Juin 2010 : les "petits" de nouveau privilégiés à Turbomeca

Selon le quotidien La République des Pyrénées, l'épisode s'est répété le 22 juin 2010, à l'occasion d'une visite présidentielle à l'usine Turbomeca de Bordes (Pyrénées-Atlantiques). "Impératif : ne pas mesurer plus d'1,70 m pour ne pas souligner la petite taille du chef de l'Etat", écrit le quotidien. Le journal précise qu'une semaine avant la visite, "la jeune ingénieure, chef de la ligne de fabrication que [doit visiter] le président, aurait été écartée en raison de son 1,85 m". La jeune femme aurait finalement pu assister à l'événement, une estrade ayant été installée pour surélever le président.

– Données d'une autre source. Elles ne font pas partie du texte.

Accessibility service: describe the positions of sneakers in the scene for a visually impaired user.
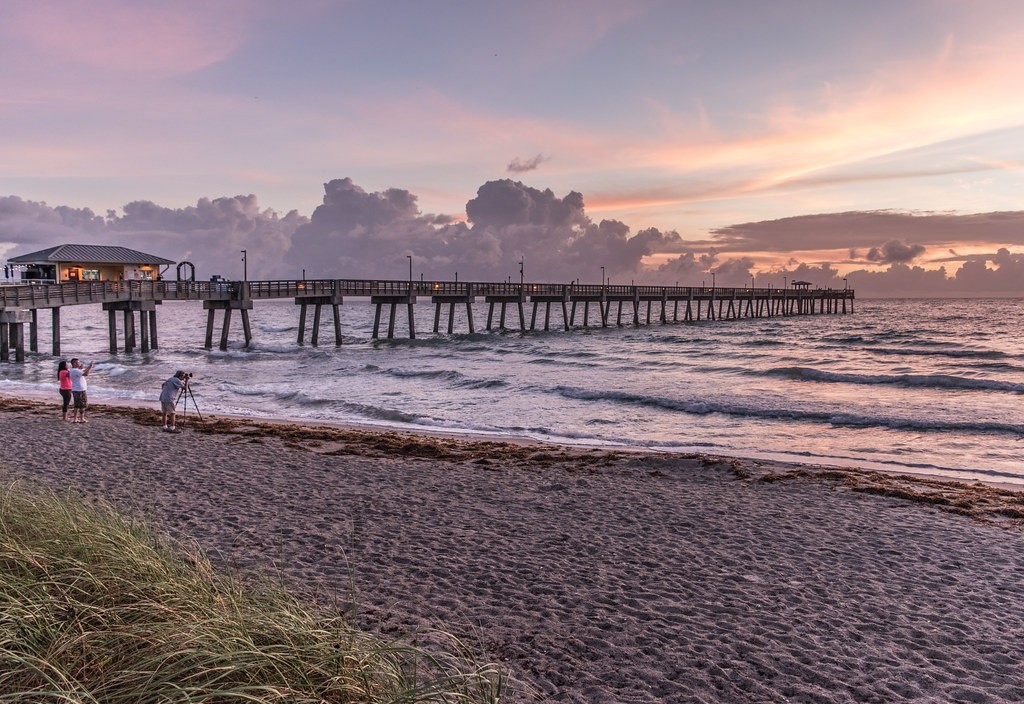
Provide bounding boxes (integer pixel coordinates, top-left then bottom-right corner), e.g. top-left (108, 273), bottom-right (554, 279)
top-left (162, 426), bottom-right (181, 433)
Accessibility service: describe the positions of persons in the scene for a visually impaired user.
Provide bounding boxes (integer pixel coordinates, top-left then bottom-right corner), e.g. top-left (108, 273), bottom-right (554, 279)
top-left (156, 274), bottom-right (163, 292)
top-left (70, 358), bottom-right (92, 424)
top-left (159, 370), bottom-right (190, 434)
top-left (119, 271), bottom-right (124, 291)
top-left (57, 361), bottom-right (83, 422)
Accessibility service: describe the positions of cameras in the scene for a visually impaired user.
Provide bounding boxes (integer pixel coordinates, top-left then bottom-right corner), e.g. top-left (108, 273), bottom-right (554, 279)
top-left (184, 373), bottom-right (193, 378)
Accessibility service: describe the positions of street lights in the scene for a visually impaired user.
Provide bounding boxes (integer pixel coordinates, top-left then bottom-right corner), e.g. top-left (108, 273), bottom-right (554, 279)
top-left (711, 273), bottom-right (715, 288)
top-left (407, 255), bottom-right (412, 282)
top-left (601, 266), bottom-right (604, 285)
top-left (843, 279), bottom-right (847, 289)
top-left (751, 274), bottom-right (755, 289)
top-left (519, 255), bottom-right (524, 284)
top-left (240, 249), bottom-right (247, 281)
top-left (784, 276), bottom-right (787, 289)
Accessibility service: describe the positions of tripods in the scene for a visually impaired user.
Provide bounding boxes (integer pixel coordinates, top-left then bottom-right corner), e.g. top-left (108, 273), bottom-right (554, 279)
top-left (176, 377), bottom-right (206, 435)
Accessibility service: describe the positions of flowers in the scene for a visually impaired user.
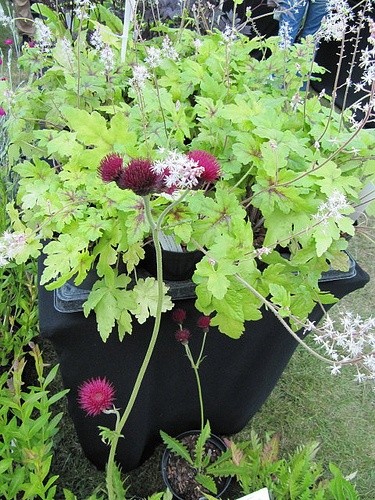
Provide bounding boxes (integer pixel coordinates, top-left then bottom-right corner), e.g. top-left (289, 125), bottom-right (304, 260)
top-left (14, 24), bottom-right (360, 289)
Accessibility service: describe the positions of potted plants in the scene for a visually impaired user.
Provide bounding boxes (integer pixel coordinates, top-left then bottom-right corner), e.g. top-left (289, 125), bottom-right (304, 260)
top-left (28, 228), bottom-right (368, 478)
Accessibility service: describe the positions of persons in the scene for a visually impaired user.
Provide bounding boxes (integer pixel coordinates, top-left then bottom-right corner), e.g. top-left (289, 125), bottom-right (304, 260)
top-left (275, 0), bottom-right (329, 103)
top-left (14, 0), bottom-right (46, 44)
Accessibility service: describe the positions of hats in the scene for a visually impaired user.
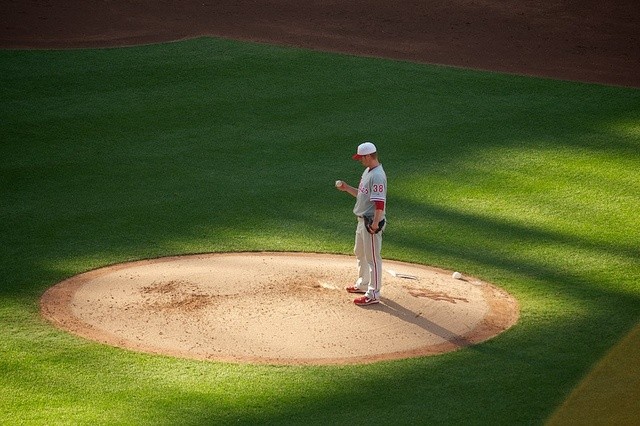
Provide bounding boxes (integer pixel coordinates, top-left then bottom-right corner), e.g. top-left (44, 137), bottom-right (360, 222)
top-left (352, 142), bottom-right (377, 160)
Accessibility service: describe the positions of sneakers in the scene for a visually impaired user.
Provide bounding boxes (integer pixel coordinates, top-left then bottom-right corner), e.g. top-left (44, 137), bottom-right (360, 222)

Dénonçant un billet "totalement mensonger", la préfecture des Pyrénées-Atlantiques a démenti, ainsi que la direction de l'usine, selon Le Point.

• Août 2008 et août 2009 : Morano et Chatel en précurseurs

Le 20 août 2008, Nadine Morano, à l'époque secrétaire d'Etat à la Famille, est en visite à Marseille. Pour le lancement de la nouvelle allocation de rentrée scolaire, la voilà dans un rayon de fournitures scolaires d'un hypermarché Carrefour. Devant les médias, son directeur ajoint de cabinet lui présente un père de famille heureux. Il affirme, selon Rue 89, "que les prix des fournitures scolaires sont plutôt en baisse, que le coût de la rentrée est correct, que les enseignants ont fait des efforts sur les listes de fournitures"... Un "bon client" dénommé Bruno Sangline, premier adjoint UMP du maire de Bouc-Bel-Air (Bouches-du-Rhône) en charge de la petite enfance et des affaires scolaires. 

Autre histoire de fournitures scolaires, le 17 août 2009 à l'Intermarché de Villeneuve-le-Roi (Val-de-Marne). Le ministre du jour est Luc Chatel, chargé de l'Education nationale. Il rencontre une "cliente" qui se réjouit des "prix intéressants". Cette femme, comptable à la centrale d'Intermarché, s'appelle Virginie Meyniel et est conseillère municipale de Vulaines-sur-Seine (Seine-et-Marne), rapporte alors Rue 89.


• Dans le rétro : Mitterrand et Stirn aussi

La mise en scène politique ne date pas du XXIsiècle. Slate rappelle que François Mitterrand "aurait commandité un faux attentat" en 1959 à l'Observatoire de Paris "pour mettre en scène sa bravoure devant le danger, ou au moins aurait eu vent d'une tentative d'assassinat qu'il a su utiliser pour améliorer son image"

Le site évoque également le "coup monté qui valut à Olivier Stirn", ministre du Tourisme du gouvernement Rocard en 1990, "de devoir arrêter une carrière brillante d'opportunisme politique (...) en faisant remplir de figurants une salle de meeting".